• [THE TASK] From the ESMValTool recipe lesson, extract everything from "Bouwe Andela (NLESC, Netherlands" down to "UK - ledm@pml.ac.uk)", word for word.

• [PAGE EXCERPT]
This lesson is being piloted (Beta version)

Running your first recipe

Overview

Teaching: 15 min
Exercises: 15 min
Questions
  • How to run a recipe?

  • What happens when I run a recipe?

Objectives
  • Run an existing ESMValTool recipe

  • Examine the log information

  • Navigate the output created by ESMValTool

  • Make small adjustments to an existing recipe

This episode describes how ESMValTool recipes work, how to run a recipe and how to explore the recipe output. By the end of this episode, you should be able to run your first recipe, look at the recipe output, and make small modifications.

Running an existing recipe

The recipe format has briefly been introduced in episode 1. To see all the recipes that are shipped with ESMValTool, type

esmvaltool recipes list

We will start by running examples/recipe_python.yml

esmvaltool run examples/recipe_python.yml

If everything is okay, you should see that ESMValTool is printing a lot of output to the command line. The final message should be “Run was successful”. The exact output varies depending on your machine, but it should look something like the example output below.

Example output

INFO    [29586]
______________________________________________________________________
          _____ ____  __  ____     __    _ _____           _
         | ____/ ___||  \/  \ \   / /_ _| |_   _|__   ___ | |
         |  _| \___ \| |\/| |\ \ / / _` | | | |/ _ \ / _ \| |
         | |___ ___) | |  | | \ V / (_| | | | | (_) | (_) | |
         |_____|____/|_|  |_|  \_/ \__,_|_| |_|\___/ \___/|_|
______________________________________________________________________

ESMValTool - Earth System Model Evaluation Tool.

http://www.esmvaltool.org

CORE DEVELOPMENT TEAM AND CONTACTS:
  Veronika Eyring (PI; DLR, Germany - veronika.eyring@dlr.de)
  Bouwe Andela (NLESC, Netherlands - b.andela@esciencecenter.nl)
  Bjoern Broetz (DLR, Germany - bjoern.broetz@dlr.de)
  Lee de Mora (PML, UK - ledm@pml.ac.uk)
  Niels Drost (NLESC, Netherlands - n.drost@esciencecenter.nl)
  Nikolay Koldunov (AWI, Germany - nikolay.koldunov@awi.de)
  Axel Lauer (DLR, Germany - axel.lauer@dlr.de)
  Benjamin Mueller (LMU, Germany - b.mueller@iggf.geo.uni-muenchen.de)
  Valeriu Predoi (URead, UK - valeriu.predoi@ncas.ac.uk)
  Mattia Righi (DLR, Germany - mattia.righi@dlr.de)

• [DATA EXTRACT]
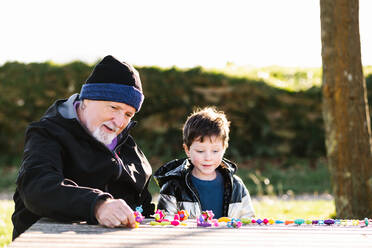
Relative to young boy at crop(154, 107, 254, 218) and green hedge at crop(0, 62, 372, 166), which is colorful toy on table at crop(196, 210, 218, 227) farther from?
green hedge at crop(0, 62, 372, 166)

• [REPLY TO THE EXERCISE]
Bouwe Andela (NLESC, Netherlands - b.andela@esciencecenter.nl)
  Bjoern Broetz (DLR, Germany - bjoern.broetz@dlr.de)
  Lee de Mora (PML, UK - ledm@pml.ac.uk)